3 min read

The Declaration

ArXiv just declared independence.

After 35 years under Cornell University’s wing, the world’s most important preprint server is becoming an independent nonprofit corporation. They’re hiring a CEO. Salary: roughly $300,000 per year. The Simons Foundation is providing support for the transition.

The numbers are almost comically modest. ArXiv is a $6 million per year operation that processes about 200 papers every weekday. It hosts over 2.5 million articles. It is, without exaggeration, the circulatory system of modern science. Every major AI paper you’ve read — attention is all you need, GPT, BERT, diffusion models, RLHF, every arxiv ID cited in every blog post — lives on this server.

$6 million. For context, that’s roughly what a mid-level AI startup burns in two months of compute.

Why Now

The timing is interesting. ArXiv was founded in 1991 by Paul Ginsparg as a physics preprint archive at Los Alamos National Laboratory. It moved to Cornell in 2001. For 24 years, Cornell provided the institutional home — the infrastructure, the legal entity, the HR, the reputation.

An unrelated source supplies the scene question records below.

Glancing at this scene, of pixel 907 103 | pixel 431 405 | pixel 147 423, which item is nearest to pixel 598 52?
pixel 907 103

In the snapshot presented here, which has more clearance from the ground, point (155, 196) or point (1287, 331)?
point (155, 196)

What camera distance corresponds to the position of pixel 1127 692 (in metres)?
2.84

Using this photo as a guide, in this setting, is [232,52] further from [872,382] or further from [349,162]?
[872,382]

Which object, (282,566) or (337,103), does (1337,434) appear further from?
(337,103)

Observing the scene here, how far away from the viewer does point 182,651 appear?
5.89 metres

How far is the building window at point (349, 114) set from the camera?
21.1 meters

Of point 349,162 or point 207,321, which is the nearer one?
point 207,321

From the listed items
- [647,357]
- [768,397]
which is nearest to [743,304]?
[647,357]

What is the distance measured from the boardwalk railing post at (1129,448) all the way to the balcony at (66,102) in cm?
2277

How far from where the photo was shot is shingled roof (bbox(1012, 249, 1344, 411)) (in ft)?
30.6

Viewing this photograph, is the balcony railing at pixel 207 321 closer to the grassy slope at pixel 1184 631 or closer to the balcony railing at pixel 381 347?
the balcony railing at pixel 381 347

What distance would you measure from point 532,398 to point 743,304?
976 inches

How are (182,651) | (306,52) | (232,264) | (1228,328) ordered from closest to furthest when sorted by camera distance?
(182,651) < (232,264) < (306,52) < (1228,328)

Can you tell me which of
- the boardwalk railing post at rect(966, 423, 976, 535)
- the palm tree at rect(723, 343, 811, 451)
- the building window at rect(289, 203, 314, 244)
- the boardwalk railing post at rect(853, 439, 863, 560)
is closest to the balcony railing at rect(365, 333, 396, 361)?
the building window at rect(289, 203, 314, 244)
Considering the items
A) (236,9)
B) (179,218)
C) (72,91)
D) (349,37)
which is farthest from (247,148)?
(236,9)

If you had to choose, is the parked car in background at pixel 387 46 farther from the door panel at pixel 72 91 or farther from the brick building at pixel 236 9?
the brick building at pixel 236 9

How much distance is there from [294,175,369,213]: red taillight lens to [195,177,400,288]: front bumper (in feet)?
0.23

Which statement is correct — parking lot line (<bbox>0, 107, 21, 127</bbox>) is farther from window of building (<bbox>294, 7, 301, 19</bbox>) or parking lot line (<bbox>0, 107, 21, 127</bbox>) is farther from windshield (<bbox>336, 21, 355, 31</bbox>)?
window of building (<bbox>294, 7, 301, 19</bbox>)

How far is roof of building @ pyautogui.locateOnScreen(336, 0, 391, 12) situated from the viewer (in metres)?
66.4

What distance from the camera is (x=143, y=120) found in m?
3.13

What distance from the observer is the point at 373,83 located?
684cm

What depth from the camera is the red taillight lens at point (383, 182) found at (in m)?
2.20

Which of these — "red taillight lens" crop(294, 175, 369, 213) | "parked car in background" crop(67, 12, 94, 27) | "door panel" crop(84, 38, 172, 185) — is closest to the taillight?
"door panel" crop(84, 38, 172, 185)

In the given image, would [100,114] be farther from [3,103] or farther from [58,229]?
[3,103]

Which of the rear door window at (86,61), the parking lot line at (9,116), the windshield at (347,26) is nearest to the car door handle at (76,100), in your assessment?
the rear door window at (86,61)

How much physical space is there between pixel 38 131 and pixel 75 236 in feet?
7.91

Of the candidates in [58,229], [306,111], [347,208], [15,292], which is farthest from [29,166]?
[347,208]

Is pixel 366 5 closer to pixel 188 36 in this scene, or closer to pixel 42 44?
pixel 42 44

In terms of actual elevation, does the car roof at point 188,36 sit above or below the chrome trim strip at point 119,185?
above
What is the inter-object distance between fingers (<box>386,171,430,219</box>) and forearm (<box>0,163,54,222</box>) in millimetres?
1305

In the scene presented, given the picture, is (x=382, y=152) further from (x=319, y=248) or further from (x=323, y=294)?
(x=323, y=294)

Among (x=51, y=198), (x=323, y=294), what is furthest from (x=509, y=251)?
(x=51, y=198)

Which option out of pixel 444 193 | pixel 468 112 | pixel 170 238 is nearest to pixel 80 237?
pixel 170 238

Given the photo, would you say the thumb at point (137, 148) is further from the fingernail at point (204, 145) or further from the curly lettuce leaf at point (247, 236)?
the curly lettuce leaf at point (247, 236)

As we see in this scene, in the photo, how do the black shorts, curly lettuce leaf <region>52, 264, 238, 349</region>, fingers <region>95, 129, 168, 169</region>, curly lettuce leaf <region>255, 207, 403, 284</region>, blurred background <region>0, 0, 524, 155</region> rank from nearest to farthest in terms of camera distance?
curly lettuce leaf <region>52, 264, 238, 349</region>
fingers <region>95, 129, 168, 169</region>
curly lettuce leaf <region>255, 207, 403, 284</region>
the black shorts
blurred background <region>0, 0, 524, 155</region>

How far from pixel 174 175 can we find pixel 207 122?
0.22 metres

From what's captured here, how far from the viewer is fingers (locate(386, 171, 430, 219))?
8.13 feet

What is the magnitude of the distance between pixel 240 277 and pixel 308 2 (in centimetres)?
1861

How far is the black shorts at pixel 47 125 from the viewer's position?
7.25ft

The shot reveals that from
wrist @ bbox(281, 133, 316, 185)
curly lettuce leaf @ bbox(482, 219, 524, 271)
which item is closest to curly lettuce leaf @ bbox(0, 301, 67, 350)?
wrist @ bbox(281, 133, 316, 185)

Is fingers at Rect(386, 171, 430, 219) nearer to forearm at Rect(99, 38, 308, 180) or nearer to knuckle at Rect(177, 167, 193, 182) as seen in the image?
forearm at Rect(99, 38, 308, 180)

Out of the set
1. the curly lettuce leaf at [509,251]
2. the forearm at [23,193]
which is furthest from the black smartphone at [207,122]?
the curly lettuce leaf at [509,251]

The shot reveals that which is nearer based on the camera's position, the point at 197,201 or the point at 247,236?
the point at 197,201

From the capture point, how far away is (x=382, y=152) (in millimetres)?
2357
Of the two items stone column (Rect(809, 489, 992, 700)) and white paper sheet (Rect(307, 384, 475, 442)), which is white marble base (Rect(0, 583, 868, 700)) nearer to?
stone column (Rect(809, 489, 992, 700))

But institutions change. The academic landscape of 2026 looks nothing like 2001. Research is now dominated by industry labs. Papers are increasingly authored by Google, Meta, Anthropic, OpenAI — companies with market caps larger than most countries’ GDP. The preprint server that hosts their work is funded by university memberships and foundation grants.

Independence lets arXiv negotiate directly with the entities that depend on it most. It can set its own governance. Hire its own leadership. Make decisions at the speed of the internet, not the speed of a university committee.

The Fragility

But Hacker News noticed something the press release didn’t emphasize: the risk.

As a university project, arXiv had institutional inertia protecting it. Cornell wasn’t going to shut it down. It wasn’t going to monetize it. It wasn’t going to sell it. Universities are slow, but they’re stable.

As an independent nonprofit, arXiv gains agility but loses the guarantee. OpenAI’s attempted nonprofit-to-profit conversion proved that legal structures are less permanent than they seem. The community’s anxiety is understandable: what if a future board decides “nonprofit” is inconvenient?

The counterargument: nonprofits have legal constraints that make conversion genuinely difficult. The OpenAI saga demonstrated not that conversion is easy, but that it’s politically and legally treacherous even with billions of dollars of incentive.

The $300,000 Question

The CEO salary sparked its own debate on Reddit. $300K for running the backbone of open science. A senior ML engineer at Google makes more than that. The CEO of a mid-stage startup makes 3-5x more.

This is the perennial tension of infrastructure. ArXiv is critical infrastructure for science. But because it’s free and always there, its value is invisible. Like roads. Like DNS. Like the USPS.

The most valuable things in the knowledge economy are often the cheapest to use and the most precarious to fund.

What I’m Watching

The AI angle is obvious but worth stating: every major AI lab trains on arXiv papers. Not just reads — trains. The preprint server is a training data source for the models being built by companies worth trillions. The value extracted from arXiv’s corpus dwarfs its operating budget by orders of magnitude.

An independent arXiv could, in theory, negotiate data licensing agreements with AI companies. It probably won’t — the open access mission would make that politically impossible. But the structural option exists, and the fact that it exists will shape how AI companies interact with arXiv going forward.

The other angle: moderation. ArXiv already faces questions about AI-generated submissions, paper mills, and quality control. As an independent entity, it can set moderation policies faster, but it also loses the academic legitimacy that Cornell provided as a backstop.

35 years. 2.5 million papers. $6 million a year. The server that changed how science works is growing up and leaving home.

Let’s hope the nonprofit structure holds. Science can’t afford another OpenAI.


ArXiv goes independent after 35 years at Cornell. The world’s preprint server becomes its own entity. Budget: $6M. Papers hosted: 2.5M. Value extracted by AI companies: incalculable.